Spatial-temporal recurrence patterns of grade 4 glioma using deep learning integrated multiparametric MRI and molecular pathology.

Journal: NPJ precision oncology
Published Date:

Abstract

Grade 4 glioma is inherently lethal due to inevitable recurrence. Current radiotherapy guidelines recommend uniform target volume margins, disregarding molecular and clinical variables. We hypothesized that spatiotemporal recurrence may be predicted by molecular and phenotypic features present already at diagnosis. We analyzed 390 paired MRIs of grade 4 gliomas from Norwegian multi-centers and TCIA (2015-2025). Deep learning segmentation identified contrast-enhancing (CEcore) and non-enhancing (NE) tumor compartments and afflicted anatomical regions. We quantified primary CEcore/NE volume ratio, anatomical tumor trajectories, and spatiotemporal progression using Hausdorff-95-analyzed in relation to survival, MGMT, IDH, age, extent of resection, sex, and anatomical location, using machine learning and Cox regression.
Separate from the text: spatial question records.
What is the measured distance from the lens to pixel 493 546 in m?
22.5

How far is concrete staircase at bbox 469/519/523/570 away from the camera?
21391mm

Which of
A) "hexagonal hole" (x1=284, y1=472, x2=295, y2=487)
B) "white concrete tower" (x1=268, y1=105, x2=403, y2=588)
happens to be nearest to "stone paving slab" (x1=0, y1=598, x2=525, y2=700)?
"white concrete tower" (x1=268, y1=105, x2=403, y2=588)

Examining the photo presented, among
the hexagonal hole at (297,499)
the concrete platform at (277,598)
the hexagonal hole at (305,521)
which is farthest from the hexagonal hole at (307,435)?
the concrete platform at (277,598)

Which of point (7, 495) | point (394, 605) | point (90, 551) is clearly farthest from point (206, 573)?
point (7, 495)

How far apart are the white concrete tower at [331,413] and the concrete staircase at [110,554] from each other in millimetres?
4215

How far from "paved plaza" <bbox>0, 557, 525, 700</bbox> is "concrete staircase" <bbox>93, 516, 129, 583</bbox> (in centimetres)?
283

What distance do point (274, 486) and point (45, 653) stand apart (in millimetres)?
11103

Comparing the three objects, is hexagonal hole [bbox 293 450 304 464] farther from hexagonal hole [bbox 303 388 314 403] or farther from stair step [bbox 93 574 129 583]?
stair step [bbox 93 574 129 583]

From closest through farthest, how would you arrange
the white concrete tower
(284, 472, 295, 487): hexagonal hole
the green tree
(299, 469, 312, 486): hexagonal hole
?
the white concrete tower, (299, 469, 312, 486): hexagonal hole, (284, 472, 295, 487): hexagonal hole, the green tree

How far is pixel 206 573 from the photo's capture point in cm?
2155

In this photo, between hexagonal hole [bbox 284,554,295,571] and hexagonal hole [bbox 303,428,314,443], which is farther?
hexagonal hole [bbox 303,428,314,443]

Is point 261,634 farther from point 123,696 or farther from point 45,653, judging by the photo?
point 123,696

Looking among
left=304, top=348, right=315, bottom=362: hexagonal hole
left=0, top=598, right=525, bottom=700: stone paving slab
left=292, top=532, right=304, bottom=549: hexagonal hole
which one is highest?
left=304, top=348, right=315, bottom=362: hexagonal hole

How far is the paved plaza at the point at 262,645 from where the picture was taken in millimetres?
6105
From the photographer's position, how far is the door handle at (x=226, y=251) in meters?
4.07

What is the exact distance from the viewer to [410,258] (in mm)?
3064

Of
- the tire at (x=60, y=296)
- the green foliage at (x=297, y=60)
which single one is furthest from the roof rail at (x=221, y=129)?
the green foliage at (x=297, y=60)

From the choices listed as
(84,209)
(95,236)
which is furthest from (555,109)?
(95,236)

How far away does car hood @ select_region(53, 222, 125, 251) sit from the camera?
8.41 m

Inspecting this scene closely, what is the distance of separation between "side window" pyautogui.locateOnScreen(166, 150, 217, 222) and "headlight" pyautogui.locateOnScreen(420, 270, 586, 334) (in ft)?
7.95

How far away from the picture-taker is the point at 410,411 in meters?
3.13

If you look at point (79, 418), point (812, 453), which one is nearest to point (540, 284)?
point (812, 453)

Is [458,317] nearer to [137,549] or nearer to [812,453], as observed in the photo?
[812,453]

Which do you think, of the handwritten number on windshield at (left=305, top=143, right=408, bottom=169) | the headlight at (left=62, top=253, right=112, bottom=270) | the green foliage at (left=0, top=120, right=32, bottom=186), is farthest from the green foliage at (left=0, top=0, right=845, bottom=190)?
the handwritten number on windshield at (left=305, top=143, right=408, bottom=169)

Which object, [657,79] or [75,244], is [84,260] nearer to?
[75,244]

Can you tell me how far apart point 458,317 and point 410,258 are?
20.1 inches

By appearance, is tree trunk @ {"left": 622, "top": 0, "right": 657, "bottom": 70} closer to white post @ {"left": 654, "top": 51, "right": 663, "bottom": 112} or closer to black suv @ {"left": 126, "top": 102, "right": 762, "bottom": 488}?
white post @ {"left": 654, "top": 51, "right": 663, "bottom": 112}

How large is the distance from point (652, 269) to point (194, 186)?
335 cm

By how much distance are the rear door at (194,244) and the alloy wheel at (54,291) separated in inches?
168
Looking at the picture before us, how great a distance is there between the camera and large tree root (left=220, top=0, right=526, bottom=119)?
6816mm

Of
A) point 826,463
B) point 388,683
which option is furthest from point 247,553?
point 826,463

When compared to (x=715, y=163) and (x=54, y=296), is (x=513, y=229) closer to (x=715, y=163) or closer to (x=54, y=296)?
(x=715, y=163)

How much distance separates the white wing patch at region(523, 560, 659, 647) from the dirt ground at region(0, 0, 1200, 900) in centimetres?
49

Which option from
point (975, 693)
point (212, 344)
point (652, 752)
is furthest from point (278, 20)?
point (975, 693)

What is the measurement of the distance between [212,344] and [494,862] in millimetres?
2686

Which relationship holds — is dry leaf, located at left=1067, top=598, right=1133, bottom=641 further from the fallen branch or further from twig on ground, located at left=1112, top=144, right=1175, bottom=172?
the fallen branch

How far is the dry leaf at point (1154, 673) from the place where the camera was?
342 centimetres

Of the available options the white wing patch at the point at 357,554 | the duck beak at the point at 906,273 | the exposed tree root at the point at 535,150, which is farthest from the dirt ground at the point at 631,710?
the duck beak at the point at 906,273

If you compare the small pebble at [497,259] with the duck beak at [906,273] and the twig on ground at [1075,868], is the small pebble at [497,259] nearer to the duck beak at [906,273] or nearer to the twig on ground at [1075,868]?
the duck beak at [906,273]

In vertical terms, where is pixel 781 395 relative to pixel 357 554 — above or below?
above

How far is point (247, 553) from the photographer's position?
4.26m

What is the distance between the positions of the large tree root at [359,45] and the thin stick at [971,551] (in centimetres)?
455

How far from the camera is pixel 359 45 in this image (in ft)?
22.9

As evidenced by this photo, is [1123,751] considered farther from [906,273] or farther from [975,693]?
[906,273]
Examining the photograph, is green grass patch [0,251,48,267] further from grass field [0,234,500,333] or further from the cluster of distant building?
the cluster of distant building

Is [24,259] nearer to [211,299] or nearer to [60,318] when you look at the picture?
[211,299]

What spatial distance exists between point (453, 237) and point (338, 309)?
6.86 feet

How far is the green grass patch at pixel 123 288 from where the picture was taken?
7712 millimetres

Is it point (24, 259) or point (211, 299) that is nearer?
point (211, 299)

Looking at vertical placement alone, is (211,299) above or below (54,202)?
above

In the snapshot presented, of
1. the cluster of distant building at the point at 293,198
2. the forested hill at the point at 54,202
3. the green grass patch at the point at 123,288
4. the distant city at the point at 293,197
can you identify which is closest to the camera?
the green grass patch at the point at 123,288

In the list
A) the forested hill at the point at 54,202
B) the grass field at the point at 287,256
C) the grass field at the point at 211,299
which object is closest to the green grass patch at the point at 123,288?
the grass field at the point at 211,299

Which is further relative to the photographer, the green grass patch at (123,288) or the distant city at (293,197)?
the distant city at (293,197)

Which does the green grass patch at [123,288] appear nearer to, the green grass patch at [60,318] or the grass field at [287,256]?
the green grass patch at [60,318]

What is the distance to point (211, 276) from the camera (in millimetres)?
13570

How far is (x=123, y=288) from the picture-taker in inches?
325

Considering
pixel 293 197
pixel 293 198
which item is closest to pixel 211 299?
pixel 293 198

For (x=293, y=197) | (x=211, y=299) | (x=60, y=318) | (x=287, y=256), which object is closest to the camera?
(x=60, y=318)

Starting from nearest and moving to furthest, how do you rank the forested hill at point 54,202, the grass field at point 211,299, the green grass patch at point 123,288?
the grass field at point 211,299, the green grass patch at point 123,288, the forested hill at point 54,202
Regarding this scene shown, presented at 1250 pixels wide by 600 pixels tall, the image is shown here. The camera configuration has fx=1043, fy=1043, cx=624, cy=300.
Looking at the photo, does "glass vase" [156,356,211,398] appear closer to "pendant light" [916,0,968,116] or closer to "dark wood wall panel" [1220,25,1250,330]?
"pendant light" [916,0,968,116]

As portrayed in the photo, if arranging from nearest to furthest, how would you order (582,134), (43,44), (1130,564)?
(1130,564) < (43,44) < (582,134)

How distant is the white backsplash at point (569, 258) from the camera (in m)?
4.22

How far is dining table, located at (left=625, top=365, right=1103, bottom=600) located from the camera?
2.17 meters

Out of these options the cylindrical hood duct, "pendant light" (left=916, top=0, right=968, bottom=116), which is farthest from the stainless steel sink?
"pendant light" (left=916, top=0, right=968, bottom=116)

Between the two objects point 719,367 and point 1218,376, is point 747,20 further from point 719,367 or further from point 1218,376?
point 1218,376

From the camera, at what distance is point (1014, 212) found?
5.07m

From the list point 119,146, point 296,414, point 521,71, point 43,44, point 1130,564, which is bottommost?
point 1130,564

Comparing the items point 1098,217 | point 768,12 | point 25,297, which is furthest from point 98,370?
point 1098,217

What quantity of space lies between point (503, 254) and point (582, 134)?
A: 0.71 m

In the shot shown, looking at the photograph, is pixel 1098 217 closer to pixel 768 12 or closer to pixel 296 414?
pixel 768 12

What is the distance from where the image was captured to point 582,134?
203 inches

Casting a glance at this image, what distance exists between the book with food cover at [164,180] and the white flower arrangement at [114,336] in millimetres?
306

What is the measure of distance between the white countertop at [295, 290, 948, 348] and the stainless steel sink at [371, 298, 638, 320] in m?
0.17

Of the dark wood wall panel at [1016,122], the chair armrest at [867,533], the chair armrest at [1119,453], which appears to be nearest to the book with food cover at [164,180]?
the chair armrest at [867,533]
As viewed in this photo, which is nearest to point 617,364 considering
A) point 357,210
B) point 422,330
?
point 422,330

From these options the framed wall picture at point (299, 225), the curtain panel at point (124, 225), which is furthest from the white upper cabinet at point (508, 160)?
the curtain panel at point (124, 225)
Primary tumor composition was independently prognostic: CEcore/NE volume ratio ≤0.324 predicted improved overall survival (adjusted HR = 0.56, 95% CI 0.37-0.84, p = 0.006), independent of age, MGMT-status, and individual compartments. Within IDH-wildtype, MGMT-unmethylated patients, low volume ratio ≤0.324 demonstrated a 4.3 months survival benefit (median 17.6 vs 13.3 months, p = 0.0209). Longer time to progression correlated with increased HD95 distances (p < 0.03). Tumors originating in occipital lobe had highest propensity to migrate to new sites (57.1%) and the shortest time to progression (adjusted HR = 1.90, p = 0.026). These findings support molecular-demographic-anatomical risk stratification that may inform personalized margin-determination in radiotherapy planning.